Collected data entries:
======

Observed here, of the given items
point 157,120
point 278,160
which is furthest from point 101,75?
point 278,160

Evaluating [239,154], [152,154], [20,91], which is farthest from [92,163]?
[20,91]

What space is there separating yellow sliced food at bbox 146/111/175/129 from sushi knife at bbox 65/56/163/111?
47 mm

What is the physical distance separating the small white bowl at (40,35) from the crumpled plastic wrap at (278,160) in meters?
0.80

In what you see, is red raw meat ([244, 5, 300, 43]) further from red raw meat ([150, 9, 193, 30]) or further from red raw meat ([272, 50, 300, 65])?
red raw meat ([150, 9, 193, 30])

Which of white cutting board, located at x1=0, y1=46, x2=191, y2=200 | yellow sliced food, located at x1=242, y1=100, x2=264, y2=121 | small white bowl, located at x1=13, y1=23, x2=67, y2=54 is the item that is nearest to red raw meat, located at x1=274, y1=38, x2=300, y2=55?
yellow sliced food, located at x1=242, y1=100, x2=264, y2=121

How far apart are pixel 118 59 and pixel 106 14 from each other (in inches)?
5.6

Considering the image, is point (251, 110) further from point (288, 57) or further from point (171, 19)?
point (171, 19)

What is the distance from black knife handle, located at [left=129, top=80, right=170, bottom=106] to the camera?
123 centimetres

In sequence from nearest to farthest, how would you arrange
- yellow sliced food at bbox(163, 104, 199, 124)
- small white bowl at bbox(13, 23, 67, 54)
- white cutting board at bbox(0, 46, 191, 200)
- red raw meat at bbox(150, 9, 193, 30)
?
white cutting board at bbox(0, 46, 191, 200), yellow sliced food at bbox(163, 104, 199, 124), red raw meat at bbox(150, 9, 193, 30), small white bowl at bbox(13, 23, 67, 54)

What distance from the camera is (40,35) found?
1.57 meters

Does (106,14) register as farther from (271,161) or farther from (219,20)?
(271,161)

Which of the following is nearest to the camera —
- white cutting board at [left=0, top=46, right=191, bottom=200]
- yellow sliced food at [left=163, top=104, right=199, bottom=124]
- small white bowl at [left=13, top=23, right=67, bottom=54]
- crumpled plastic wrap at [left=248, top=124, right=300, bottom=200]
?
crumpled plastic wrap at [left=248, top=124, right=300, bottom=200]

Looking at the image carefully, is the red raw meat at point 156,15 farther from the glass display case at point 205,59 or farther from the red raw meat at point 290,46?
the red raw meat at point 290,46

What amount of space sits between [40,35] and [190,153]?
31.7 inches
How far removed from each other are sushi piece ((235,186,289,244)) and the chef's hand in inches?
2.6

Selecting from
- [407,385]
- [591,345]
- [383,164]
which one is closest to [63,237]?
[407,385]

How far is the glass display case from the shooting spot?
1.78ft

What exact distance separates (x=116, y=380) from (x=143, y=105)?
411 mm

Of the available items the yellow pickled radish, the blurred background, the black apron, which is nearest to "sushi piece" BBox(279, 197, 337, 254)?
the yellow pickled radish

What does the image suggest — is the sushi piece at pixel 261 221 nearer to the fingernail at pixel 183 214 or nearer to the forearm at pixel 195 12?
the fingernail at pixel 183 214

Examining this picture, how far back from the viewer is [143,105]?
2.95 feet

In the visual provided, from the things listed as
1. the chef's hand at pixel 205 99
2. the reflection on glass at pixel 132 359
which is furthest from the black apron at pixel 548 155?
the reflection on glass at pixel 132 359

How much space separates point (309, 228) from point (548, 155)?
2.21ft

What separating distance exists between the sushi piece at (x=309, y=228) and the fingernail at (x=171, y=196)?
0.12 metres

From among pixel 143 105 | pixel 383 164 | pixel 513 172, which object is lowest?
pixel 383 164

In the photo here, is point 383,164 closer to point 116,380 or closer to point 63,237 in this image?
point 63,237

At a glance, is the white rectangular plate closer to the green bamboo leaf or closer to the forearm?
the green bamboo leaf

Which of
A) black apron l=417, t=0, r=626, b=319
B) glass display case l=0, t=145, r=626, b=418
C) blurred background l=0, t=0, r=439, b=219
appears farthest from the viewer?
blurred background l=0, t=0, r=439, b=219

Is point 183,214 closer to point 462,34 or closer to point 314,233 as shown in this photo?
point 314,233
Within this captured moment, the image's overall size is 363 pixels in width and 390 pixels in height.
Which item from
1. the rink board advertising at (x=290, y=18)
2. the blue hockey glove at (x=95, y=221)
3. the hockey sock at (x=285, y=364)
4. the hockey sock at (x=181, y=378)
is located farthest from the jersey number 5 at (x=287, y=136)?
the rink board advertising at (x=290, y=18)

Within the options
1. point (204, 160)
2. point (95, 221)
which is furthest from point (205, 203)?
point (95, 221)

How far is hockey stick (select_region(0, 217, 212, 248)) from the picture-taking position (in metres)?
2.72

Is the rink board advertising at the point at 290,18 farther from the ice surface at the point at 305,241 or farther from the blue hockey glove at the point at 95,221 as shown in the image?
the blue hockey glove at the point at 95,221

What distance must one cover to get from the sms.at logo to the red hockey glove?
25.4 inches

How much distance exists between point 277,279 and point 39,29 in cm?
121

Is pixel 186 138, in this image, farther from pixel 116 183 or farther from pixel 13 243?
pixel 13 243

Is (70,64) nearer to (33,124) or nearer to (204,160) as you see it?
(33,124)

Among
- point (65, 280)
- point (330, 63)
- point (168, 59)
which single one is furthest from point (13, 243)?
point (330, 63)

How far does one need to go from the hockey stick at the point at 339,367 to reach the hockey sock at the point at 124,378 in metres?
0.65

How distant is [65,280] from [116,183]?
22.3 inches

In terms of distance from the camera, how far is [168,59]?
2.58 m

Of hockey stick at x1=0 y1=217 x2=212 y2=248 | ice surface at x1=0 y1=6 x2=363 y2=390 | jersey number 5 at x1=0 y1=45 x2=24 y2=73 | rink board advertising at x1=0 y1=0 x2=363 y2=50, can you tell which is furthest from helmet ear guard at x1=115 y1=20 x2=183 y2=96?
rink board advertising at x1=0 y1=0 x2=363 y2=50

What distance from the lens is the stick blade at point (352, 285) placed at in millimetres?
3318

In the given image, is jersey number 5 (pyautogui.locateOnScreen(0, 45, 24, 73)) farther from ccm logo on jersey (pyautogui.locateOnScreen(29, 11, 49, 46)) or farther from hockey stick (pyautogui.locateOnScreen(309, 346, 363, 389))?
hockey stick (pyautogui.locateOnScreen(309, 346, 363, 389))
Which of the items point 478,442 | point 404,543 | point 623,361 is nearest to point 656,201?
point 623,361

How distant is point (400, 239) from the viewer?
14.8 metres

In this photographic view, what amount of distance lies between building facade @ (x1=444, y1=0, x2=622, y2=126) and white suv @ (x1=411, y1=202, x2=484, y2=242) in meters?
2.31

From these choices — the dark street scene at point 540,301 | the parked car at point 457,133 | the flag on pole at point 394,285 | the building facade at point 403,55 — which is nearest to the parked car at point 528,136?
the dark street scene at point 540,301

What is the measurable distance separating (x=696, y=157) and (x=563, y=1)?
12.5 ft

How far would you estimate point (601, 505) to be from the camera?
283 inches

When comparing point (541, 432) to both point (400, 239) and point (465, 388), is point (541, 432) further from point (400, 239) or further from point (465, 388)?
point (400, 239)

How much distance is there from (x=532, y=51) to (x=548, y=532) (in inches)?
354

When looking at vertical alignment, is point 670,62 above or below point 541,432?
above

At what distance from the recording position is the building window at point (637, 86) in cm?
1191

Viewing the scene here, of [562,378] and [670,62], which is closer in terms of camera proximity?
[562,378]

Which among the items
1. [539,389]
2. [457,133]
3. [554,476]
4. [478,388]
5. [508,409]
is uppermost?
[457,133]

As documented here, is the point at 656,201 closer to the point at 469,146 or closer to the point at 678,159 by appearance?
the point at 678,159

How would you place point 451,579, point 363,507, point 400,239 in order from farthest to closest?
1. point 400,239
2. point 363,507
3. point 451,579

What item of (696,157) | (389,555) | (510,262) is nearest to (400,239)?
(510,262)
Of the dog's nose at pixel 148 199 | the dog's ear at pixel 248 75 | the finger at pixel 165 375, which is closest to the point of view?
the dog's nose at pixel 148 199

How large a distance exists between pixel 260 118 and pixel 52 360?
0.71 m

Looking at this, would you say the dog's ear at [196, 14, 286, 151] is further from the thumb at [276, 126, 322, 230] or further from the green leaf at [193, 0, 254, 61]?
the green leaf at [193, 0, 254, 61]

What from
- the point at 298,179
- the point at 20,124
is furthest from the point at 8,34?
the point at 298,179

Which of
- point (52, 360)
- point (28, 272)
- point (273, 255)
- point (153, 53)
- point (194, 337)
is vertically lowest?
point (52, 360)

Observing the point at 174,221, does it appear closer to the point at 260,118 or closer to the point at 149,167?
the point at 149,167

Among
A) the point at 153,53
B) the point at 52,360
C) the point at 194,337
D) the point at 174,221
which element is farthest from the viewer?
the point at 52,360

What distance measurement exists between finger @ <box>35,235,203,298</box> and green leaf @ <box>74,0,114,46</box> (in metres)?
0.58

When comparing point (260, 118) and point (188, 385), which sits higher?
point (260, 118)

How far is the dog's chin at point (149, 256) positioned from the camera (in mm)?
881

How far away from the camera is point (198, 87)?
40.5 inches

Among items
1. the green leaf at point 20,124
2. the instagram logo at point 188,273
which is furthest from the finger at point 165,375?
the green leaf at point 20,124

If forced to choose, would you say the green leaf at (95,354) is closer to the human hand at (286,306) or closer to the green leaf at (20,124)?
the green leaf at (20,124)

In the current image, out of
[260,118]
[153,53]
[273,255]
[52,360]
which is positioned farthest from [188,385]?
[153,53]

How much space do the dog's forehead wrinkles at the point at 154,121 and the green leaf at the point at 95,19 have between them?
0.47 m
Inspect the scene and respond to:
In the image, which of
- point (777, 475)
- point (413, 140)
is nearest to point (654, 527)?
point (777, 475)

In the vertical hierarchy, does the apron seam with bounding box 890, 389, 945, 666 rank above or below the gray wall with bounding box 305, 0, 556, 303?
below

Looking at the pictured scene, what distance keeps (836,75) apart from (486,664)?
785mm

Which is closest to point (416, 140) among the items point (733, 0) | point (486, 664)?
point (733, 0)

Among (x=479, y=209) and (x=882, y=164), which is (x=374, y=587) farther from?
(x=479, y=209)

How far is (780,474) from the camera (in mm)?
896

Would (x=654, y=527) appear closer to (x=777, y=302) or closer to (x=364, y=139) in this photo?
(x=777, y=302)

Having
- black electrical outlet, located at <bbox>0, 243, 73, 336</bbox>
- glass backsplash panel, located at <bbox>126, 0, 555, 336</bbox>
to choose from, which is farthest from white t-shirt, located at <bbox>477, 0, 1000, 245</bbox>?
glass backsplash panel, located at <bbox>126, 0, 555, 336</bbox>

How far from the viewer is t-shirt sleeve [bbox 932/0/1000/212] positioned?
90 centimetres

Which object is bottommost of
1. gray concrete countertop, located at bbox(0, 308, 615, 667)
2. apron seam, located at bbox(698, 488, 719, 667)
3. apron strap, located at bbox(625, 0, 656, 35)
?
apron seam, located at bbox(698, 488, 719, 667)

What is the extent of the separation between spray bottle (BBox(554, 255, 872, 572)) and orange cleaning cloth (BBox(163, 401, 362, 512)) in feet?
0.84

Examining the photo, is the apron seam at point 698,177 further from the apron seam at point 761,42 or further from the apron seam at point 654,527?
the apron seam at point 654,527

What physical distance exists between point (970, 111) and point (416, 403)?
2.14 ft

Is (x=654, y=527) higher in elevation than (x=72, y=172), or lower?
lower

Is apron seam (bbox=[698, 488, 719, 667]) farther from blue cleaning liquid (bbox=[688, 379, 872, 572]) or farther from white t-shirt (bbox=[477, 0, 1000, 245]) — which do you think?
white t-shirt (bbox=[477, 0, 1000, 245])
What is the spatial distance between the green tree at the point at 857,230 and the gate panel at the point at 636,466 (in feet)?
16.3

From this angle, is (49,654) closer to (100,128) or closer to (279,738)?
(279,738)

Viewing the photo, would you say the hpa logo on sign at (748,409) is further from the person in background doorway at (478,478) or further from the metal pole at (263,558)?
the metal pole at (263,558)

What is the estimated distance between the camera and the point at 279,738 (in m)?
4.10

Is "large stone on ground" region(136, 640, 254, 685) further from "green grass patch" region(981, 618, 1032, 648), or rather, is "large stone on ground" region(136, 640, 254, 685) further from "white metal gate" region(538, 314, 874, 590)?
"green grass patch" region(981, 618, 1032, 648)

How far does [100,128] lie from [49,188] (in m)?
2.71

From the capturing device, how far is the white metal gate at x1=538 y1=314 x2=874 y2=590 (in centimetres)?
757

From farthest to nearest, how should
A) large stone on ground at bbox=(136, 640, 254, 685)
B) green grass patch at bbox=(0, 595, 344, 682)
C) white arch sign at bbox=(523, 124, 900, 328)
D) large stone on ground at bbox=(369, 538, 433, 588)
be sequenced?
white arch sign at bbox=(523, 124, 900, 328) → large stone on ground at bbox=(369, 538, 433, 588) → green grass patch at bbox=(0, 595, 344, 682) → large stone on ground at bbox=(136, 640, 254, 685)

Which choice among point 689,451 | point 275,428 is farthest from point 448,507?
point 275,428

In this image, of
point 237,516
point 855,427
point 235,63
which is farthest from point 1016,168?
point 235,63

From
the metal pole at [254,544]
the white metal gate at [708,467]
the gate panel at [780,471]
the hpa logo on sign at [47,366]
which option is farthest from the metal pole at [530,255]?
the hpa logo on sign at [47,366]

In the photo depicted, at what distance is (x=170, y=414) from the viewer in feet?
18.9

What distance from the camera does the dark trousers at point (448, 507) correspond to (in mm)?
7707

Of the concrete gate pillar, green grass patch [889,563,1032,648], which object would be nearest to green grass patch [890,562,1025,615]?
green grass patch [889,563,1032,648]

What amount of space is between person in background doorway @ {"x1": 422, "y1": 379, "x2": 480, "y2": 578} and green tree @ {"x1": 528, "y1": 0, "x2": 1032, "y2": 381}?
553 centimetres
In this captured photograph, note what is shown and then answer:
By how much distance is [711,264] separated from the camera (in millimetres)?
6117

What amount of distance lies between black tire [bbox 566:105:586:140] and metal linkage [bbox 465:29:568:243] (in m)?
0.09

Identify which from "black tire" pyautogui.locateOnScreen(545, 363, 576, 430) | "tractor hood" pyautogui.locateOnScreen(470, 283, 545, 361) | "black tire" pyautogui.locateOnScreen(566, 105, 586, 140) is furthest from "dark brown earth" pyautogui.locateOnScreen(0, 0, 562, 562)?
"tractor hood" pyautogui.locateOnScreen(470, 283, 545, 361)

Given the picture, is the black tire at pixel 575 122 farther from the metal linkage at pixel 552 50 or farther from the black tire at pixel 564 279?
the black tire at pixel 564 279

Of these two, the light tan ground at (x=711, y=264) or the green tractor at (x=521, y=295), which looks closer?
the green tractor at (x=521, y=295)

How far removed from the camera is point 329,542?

======

**Exercise directions**
Reproduce only those lines of the entries above that run from the line with "What amount of space is" to the final line.

**Exercise result**
What amount of space is between person in background doorway @ {"x1": 422, "y1": 379, "x2": 480, "y2": 578} and green tree @ {"x1": 528, "y1": 0, "x2": 1032, "y2": 381}?
553 centimetres
In this captured photograph, note what is shown and then answer:
By how much distance is [711,264] separated from the camera (in millimetres)?
6117

What amount of distance lies between black tire [bbox 566:105:586:140] and metal linkage [bbox 465:29:568:243] (in m)?
0.09

Identify which from "black tire" pyautogui.locateOnScreen(545, 363, 576, 430) | "tractor hood" pyautogui.locateOnScreen(470, 283, 545, 361) | "black tire" pyautogui.locateOnScreen(566, 105, 586, 140) is furthest from "dark brown earth" pyautogui.locateOnScreen(0, 0, 562, 562)?
"tractor hood" pyautogui.locateOnScreen(470, 283, 545, 361)

Given the picture, is the black tire at pixel 575 122 farther from the metal linkage at pixel 552 50 or farther from the black tire at pixel 564 279?
the black tire at pixel 564 279

Of these two, the light tan ground at (x=711, y=264) or the green tractor at (x=521, y=295), which looks closer?
the green tractor at (x=521, y=295)

How far removed from the camera is point 329,542?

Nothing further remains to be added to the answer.